Pettiness of it all outshone by United's class to hold off Reds
IT was just as well that the second half began so brightly, as we were in danger of remembering this latest fixture between England's two most successful clubs as the most vitriolic in its history.
Within a minute of the second half kicking off, as if under instruction to make this a memorable footballing occasion, Manchester United took the lead. Ryan Giggs swung a corner towards the near post, where, under pressure from Michael Carrick, Jordan Henderson could only skim the ball off the top of his head. It shot across the box and fell invitingly for a completely unmarked Wayne Rooney, who swept his shot home with real conviction.
A minute later, Antonio Valencia robbed Jay Spearing on the edge of the Liverpool penalty area, released a quick pass to Rooney, who hammered his effort under Jose Reina. What a relief to be able to concentrate on the football.
The match began with ugly pettiness. Into a tense and fraught atmosphere, Luis Suarez had interposed himself like an Alka Seltzer dropped into a glass of water. Despite the fact that on Wednesday his manager said he definitely would engage in formal pleasantries, during the handshake before kick off, Suarez refused Patrice Evra's hand.
Next in line, United's keeper David De Gea tried to pull Suarez's arms towards Evra's still extended hand, but the Uruguayan brushed him off. It is, presumably, how you demonstrate the act of moving on in South American culture.
With the biliousness dial now turned up, the first half was forgettable. Maybe the players could not concentrate on the requirements of the match, diverted as they were by the politics.
Liverpool, with Spearing and Steven Gerrard shielding their defence, played deep and conservative.

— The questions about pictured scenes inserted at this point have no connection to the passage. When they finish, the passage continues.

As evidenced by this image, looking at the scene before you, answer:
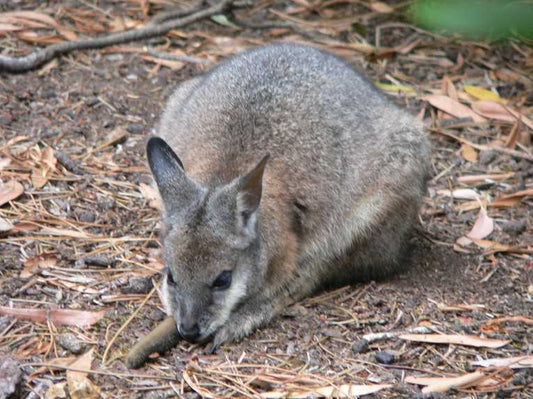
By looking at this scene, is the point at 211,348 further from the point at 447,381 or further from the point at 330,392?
the point at 447,381

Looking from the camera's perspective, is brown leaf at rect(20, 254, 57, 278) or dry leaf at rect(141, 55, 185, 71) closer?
brown leaf at rect(20, 254, 57, 278)

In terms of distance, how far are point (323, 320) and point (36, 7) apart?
5.20 m

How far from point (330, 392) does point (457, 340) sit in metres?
0.97

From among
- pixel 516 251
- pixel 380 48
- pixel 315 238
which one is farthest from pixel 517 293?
pixel 380 48

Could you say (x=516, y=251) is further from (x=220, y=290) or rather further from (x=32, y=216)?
(x=32, y=216)

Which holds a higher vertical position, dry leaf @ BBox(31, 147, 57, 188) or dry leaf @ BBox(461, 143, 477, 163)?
dry leaf @ BBox(31, 147, 57, 188)

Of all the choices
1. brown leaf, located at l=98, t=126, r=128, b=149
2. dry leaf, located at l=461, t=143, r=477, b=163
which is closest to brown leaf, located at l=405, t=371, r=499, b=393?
dry leaf, located at l=461, t=143, r=477, b=163

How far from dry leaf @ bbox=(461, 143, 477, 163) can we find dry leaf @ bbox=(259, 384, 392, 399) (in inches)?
135

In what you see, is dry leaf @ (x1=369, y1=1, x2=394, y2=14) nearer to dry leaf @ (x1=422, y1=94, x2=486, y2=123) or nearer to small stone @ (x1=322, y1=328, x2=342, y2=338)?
dry leaf @ (x1=422, y1=94, x2=486, y2=123)

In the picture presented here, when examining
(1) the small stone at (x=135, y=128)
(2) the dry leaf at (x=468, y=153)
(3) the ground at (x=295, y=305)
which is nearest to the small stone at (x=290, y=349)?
(3) the ground at (x=295, y=305)

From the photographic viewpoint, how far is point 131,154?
615 centimetres

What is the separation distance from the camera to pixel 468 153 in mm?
6668

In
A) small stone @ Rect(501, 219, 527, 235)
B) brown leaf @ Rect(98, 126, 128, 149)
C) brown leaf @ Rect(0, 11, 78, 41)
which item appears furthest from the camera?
brown leaf @ Rect(0, 11, 78, 41)

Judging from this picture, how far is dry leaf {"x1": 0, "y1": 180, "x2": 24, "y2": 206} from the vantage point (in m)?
5.20
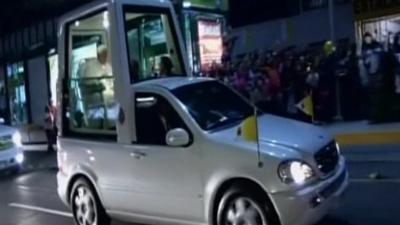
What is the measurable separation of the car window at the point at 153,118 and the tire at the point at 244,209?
1.04m

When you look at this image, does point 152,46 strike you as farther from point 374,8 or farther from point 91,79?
point 374,8

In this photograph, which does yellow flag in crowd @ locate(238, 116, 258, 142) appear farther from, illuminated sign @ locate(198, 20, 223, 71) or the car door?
illuminated sign @ locate(198, 20, 223, 71)

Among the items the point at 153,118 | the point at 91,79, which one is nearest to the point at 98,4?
the point at 91,79

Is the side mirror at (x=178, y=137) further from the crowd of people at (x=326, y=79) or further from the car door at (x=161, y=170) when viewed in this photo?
the crowd of people at (x=326, y=79)

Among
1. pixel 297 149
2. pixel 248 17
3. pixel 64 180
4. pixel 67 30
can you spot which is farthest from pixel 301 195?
pixel 248 17

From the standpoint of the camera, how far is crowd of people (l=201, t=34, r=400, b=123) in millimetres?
16125

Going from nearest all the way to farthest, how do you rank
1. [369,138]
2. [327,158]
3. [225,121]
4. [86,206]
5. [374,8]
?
1. [327,158]
2. [225,121]
3. [86,206]
4. [369,138]
5. [374,8]

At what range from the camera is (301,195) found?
630 cm

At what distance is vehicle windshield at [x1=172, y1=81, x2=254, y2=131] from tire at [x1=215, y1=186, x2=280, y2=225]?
808mm

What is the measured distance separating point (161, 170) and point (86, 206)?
4.99 ft

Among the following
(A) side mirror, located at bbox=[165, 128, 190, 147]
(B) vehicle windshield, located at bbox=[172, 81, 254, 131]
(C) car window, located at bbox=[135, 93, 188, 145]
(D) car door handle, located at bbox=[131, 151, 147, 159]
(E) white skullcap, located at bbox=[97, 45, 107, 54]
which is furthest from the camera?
(E) white skullcap, located at bbox=[97, 45, 107, 54]

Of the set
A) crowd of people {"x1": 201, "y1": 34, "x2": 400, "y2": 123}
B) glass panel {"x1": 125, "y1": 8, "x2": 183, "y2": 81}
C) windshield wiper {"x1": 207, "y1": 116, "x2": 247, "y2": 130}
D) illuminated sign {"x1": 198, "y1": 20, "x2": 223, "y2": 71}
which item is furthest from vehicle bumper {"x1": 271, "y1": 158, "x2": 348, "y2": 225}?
illuminated sign {"x1": 198, "y1": 20, "x2": 223, "y2": 71}

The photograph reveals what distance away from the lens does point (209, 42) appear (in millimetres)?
17969

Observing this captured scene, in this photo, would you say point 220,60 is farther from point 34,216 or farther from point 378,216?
point 378,216
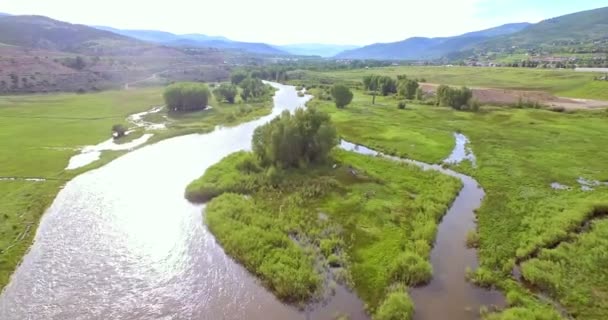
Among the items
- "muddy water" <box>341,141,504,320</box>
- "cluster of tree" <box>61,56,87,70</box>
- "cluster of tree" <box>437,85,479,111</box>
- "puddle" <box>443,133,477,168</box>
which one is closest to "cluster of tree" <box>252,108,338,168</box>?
"muddy water" <box>341,141,504,320</box>

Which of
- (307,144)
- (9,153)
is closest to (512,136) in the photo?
(307,144)

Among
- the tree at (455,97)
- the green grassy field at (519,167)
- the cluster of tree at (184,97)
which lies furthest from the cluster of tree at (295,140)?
the tree at (455,97)

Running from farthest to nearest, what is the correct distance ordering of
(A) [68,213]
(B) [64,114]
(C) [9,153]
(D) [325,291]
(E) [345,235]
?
(B) [64,114], (C) [9,153], (A) [68,213], (E) [345,235], (D) [325,291]

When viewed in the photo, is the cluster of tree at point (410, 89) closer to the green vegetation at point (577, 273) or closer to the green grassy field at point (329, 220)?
the green grassy field at point (329, 220)

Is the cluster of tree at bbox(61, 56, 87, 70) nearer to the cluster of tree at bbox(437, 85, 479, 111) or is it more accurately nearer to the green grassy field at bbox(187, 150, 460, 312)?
the green grassy field at bbox(187, 150, 460, 312)

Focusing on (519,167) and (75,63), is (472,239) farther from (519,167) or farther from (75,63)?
(75,63)

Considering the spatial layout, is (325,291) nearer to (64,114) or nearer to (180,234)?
(180,234)

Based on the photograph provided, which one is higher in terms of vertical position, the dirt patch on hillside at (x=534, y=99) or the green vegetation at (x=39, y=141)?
the dirt patch on hillside at (x=534, y=99)
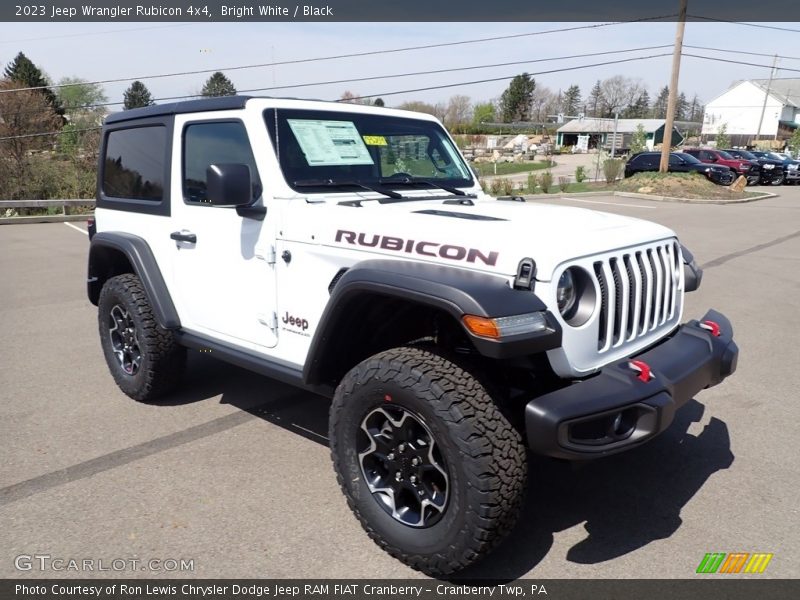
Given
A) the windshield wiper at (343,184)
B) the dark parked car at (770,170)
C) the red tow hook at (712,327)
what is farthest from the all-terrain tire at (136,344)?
the dark parked car at (770,170)

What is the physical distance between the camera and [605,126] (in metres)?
84.2

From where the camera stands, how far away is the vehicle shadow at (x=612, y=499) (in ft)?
9.21

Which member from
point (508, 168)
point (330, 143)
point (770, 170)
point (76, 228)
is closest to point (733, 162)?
point (770, 170)

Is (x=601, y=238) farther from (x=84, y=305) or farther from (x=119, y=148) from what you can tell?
(x=84, y=305)

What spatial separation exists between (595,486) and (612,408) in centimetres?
117

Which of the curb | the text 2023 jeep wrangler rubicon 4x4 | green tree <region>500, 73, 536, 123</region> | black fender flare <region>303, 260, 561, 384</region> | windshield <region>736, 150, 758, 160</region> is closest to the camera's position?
black fender flare <region>303, 260, 561, 384</region>

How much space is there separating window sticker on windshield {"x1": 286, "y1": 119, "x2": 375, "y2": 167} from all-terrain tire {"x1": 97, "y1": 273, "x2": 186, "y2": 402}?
1545 millimetres

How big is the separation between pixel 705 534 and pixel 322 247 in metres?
2.23

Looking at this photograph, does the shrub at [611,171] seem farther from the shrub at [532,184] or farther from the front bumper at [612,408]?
the front bumper at [612,408]

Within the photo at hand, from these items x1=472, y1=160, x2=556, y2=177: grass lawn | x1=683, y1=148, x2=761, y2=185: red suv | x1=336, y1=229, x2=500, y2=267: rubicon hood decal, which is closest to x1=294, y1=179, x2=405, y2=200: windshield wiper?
x1=336, y1=229, x2=500, y2=267: rubicon hood decal

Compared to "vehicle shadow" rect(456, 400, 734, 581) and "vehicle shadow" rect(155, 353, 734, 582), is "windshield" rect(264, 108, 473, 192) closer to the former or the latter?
"vehicle shadow" rect(155, 353, 734, 582)

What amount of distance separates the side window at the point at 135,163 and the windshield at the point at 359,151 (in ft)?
3.50

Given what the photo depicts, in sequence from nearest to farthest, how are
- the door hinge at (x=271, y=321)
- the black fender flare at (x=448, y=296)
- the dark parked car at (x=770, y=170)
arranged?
the black fender flare at (x=448, y=296) < the door hinge at (x=271, y=321) < the dark parked car at (x=770, y=170)

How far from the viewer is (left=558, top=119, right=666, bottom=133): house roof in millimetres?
81625
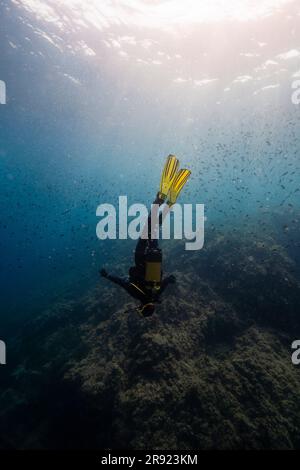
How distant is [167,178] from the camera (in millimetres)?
6633

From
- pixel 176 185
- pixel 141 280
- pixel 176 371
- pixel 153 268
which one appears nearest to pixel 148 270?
pixel 153 268

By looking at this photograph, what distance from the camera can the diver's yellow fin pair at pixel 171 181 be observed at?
21.7ft

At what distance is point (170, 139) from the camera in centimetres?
5503

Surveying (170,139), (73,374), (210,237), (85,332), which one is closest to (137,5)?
(210,237)

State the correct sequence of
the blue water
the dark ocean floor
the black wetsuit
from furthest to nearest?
the blue water
the dark ocean floor
the black wetsuit

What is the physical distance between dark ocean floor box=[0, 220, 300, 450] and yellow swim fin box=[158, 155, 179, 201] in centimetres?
268

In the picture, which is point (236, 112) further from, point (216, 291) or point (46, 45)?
point (216, 291)

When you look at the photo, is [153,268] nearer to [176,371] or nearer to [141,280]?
[141,280]

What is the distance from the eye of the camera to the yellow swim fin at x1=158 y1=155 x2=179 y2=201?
259 inches

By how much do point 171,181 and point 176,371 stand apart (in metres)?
5.17

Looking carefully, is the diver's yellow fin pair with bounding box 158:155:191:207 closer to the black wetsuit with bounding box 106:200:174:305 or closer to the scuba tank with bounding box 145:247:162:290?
the black wetsuit with bounding box 106:200:174:305


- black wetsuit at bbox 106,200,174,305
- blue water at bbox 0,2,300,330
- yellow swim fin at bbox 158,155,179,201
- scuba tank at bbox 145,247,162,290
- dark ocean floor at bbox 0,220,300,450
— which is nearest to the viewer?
scuba tank at bbox 145,247,162,290

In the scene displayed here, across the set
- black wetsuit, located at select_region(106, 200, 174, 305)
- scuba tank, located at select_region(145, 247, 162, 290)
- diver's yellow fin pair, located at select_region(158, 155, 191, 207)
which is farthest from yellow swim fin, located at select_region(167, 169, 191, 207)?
scuba tank, located at select_region(145, 247, 162, 290)

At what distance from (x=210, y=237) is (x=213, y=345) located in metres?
7.61
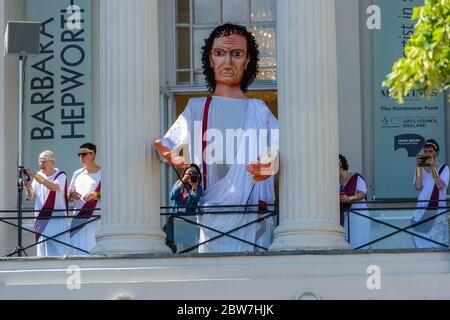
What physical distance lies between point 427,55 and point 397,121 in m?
10.1

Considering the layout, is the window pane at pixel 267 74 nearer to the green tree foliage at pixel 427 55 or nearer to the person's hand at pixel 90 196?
the person's hand at pixel 90 196

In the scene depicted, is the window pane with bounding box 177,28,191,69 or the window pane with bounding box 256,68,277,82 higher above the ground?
the window pane with bounding box 177,28,191,69

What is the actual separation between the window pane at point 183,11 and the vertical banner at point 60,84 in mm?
1613

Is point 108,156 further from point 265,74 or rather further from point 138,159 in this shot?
point 265,74

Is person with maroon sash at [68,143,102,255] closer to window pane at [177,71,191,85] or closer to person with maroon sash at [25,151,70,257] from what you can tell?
person with maroon sash at [25,151,70,257]

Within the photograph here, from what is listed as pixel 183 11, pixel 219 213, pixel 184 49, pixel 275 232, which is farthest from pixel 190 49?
pixel 275 232

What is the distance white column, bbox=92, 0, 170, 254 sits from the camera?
22.9 meters

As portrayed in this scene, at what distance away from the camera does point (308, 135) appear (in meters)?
22.8

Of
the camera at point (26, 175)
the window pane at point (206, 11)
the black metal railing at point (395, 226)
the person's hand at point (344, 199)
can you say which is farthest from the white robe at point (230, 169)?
the window pane at point (206, 11)

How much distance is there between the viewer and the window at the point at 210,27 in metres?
28.0

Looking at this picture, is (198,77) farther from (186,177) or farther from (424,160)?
(424,160)

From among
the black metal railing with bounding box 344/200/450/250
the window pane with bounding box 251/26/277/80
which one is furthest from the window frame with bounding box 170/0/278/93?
the black metal railing with bounding box 344/200/450/250

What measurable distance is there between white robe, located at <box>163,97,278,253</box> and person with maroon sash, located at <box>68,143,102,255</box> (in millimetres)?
1479

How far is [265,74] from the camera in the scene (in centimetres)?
2797
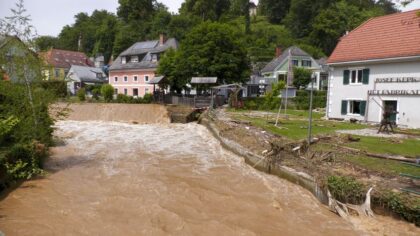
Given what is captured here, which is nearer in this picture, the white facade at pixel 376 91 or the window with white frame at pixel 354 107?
the white facade at pixel 376 91

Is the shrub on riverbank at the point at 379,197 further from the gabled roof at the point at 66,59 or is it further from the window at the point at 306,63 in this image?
the gabled roof at the point at 66,59

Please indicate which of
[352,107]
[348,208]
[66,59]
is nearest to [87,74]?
[66,59]

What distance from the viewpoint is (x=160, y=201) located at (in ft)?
31.6

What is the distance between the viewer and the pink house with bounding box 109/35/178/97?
175ft

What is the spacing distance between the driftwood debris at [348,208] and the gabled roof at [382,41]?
1542 centimetres

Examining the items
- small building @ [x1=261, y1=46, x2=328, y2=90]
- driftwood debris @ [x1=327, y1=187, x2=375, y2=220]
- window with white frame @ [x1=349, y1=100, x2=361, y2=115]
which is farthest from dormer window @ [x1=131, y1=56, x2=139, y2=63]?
driftwood debris @ [x1=327, y1=187, x2=375, y2=220]

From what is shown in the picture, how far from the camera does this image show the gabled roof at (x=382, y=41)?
2167cm

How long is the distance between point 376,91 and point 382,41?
3317mm

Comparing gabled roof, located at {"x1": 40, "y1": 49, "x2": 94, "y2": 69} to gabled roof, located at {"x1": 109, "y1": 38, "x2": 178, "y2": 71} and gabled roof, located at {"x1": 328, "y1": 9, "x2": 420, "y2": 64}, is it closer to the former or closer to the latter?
gabled roof, located at {"x1": 109, "y1": 38, "x2": 178, "y2": 71}

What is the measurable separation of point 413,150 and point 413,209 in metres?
6.07

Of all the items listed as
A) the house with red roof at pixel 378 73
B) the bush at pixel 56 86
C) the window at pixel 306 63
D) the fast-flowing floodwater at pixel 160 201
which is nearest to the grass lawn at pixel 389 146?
the fast-flowing floodwater at pixel 160 201

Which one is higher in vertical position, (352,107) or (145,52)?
(145,52)

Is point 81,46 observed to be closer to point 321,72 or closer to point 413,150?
point 321,72

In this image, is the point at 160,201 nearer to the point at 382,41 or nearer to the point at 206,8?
the point at 382,41
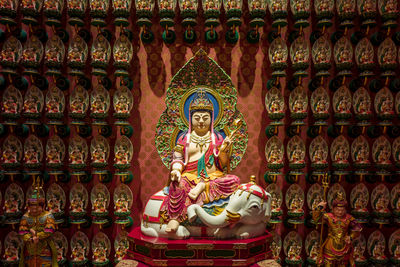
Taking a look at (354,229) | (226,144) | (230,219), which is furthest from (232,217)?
(354,229)

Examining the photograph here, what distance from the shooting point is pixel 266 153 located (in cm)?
411

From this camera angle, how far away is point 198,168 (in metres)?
3.58

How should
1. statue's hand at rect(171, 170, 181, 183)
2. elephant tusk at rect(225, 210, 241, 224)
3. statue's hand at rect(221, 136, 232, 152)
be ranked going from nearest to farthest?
elephant tusk at rect(225, 210, 241, 224) → statue's hand at rect(171, 170, 181, 183) → statue's hand at rect(221, 136, 232, 152)

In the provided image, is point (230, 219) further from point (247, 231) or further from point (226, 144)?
point (226, 144)

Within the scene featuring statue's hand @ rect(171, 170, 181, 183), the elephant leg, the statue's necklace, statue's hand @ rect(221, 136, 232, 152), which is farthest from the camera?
the statue's necklace

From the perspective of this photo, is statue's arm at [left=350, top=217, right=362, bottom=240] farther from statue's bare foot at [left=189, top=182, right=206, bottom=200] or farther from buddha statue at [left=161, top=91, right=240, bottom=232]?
statue's bare foot at [left=189, top=182, right=206, bottom=200]

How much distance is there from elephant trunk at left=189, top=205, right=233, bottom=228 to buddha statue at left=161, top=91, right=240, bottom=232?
0.41 ft

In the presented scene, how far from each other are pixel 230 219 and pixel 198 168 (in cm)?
82

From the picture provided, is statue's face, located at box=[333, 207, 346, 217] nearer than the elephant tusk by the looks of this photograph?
No

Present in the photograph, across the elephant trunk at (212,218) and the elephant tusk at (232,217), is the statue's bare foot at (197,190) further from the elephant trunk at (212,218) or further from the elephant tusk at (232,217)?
the elephant tusk at (232,217)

For some reason, eschewing the muscular approach that had unsettled United's keeper at Anfield a fortnight before, they played with Suarez on his own up front. A swift break from the South American, terminated by Rio Ferdinand's lunging challenge, was the sum of their attacking enterprise.
But then United, despite the occasional flourish from Rooney, Valencia and Danny Welbeck, offered little more. This was a half featuring more square balls than a convention of Lego men.
And then, just before the break, Suarez, who had been playing as if the world was conspiring against him, booted the ball at Valencia after the whistle for time had sounded.
In the tunnel, as the players made their way to the dressing rooms, there was an extended altercation between Suarez and several United players, led by their skipper Evra. The police intervened. And those who admire this game sighed at the woeful pettiness of it all.
What a relief, then, that something approaching a match broke forth in the second half.
United, comfortably ahead and comfortable on the ball, maintained possession and control. Paul Scholes and Giggs, the oldest midfield combination in town, pulled the strings; Rooney looked in the mood to win it on his own. But comfortable is what Chelsea thought they were last weekend.
And an excellent finish by -- much to the pleasure of visiting fans -- Suarez, after a Charlie Adam freekick was not properly dealt with by the United defence, made the last 10 minutes more nervy for the home side.
Indeed, it was only another fantastic save by De Gea from Glen Johnson's sharp, long-range shot in injury time that preserved the points for United.
Oh, and just for the record, Evra didn't shake Suarez's hand after the final whistle. He did a merry, celebratory jig round the entire ground instead.